The second experiment uses SM-750 optical fiber with only two guided modal groups, LP 01 and LP 11. The higher order LP 11 modes are very close to the cladding light line, and their losses increase dramatically with bending. We calculated (and verified experimentally) that the length L of a coupling region should be at least 1 cm to avoid substantial mode scattering into the cladding due to bending at the converter input. In the experiment we used L=2 cm, N=14 turns, Dw =254 µm, and we find that the amplitude of fiber center-line oscillations to achieve the maximal LP 01 to LP 11 conversion for these parameters is δ=110 nm. Fig. 6 displays theoretical simulation of modal conversion in SM-750 fiber based converter at fixed δ=110 nm as a function of the wire diameter Dw . Like Fig. 5, solid and dashed lines correspond to perpendicular and parallel LP 01 input, and the upper and lower curves are the output amplitudes of LP 11 and LP 01. Note that scattering into cladding is stronger for the parallel polarization, so the maximum conversion rate for two polarizations is somewhat different because of the substantial radiation loss for the parallel polarization. Our simulations predict that for a wire diameter Dw =254µm, maximal conversion into LP 11 is 50%–65%, depending upon the state of the incoming polarization. This agrees well with the maximal 55% conversion from analysis of experimental intensity images.

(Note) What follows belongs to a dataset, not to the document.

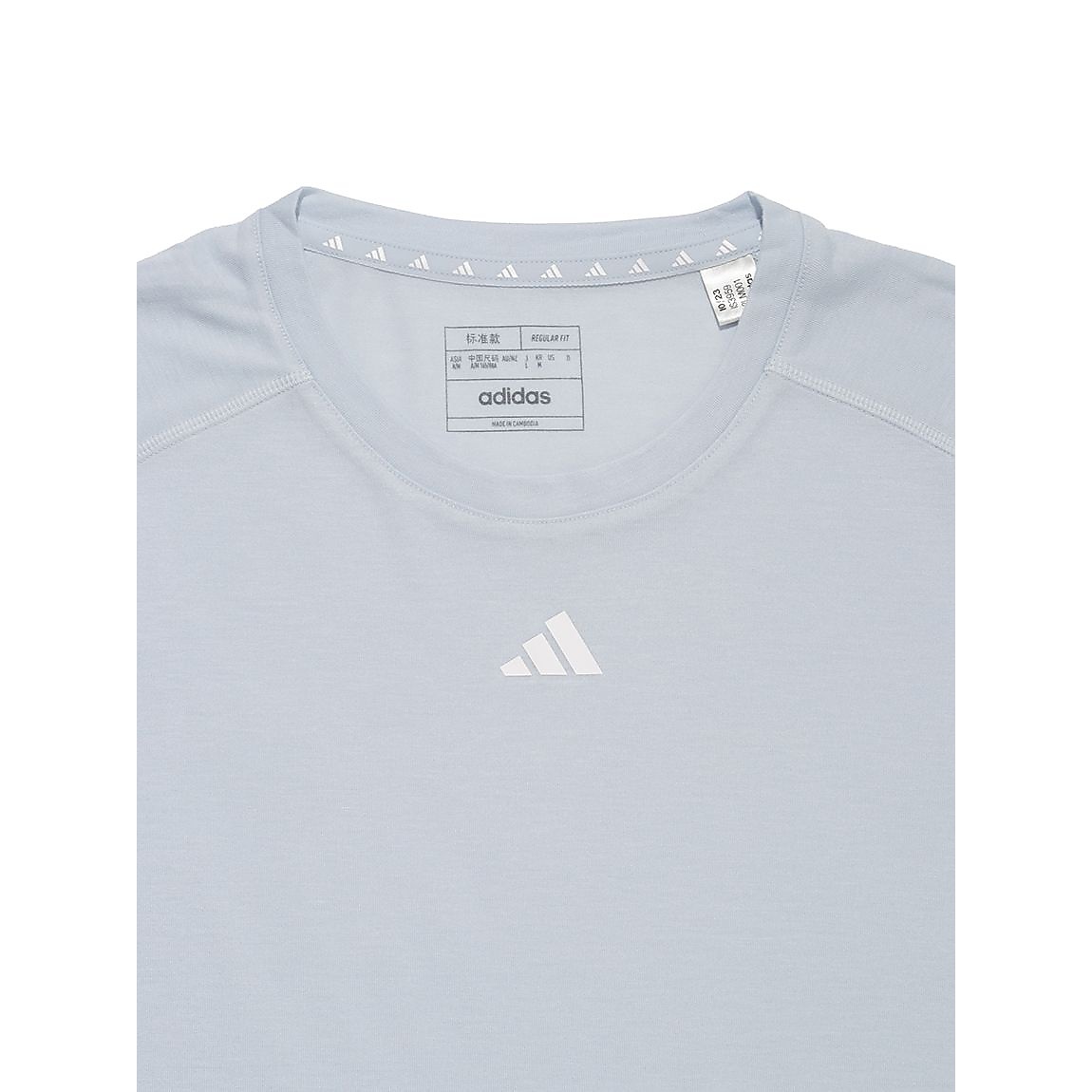 W TR-ES クルー Tシャツ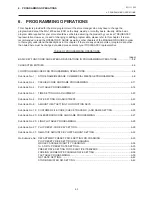 Preview for 106 page of TEC TEC EO1-11095 Owner'S Manual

On the basis of theoretical simulations and experiments on mode conversion we conclude that knowing fiber and wire parameters as precisely as possible (ideally to better than a fraction of a percent accuracy) is crucial in establishing a good quantitative agreement between experimental and theoretical results for “serpentine” bend converters. Particularly, from simulations in low index-contrast systems we observe that phase matching condition should be observed with better than 0.5% accuracy to achieve a 10% uncertainty in the value of the conversion amplitudes near the resonance. This translates into a sub percent accuracy in the assumed values of the fiber parameters such as fiber core radius and core-clad index contrast, and converter parameters such as wire diameter. Because of such tight tolerances, some level of tunability has to be built into the converter design to make it practical.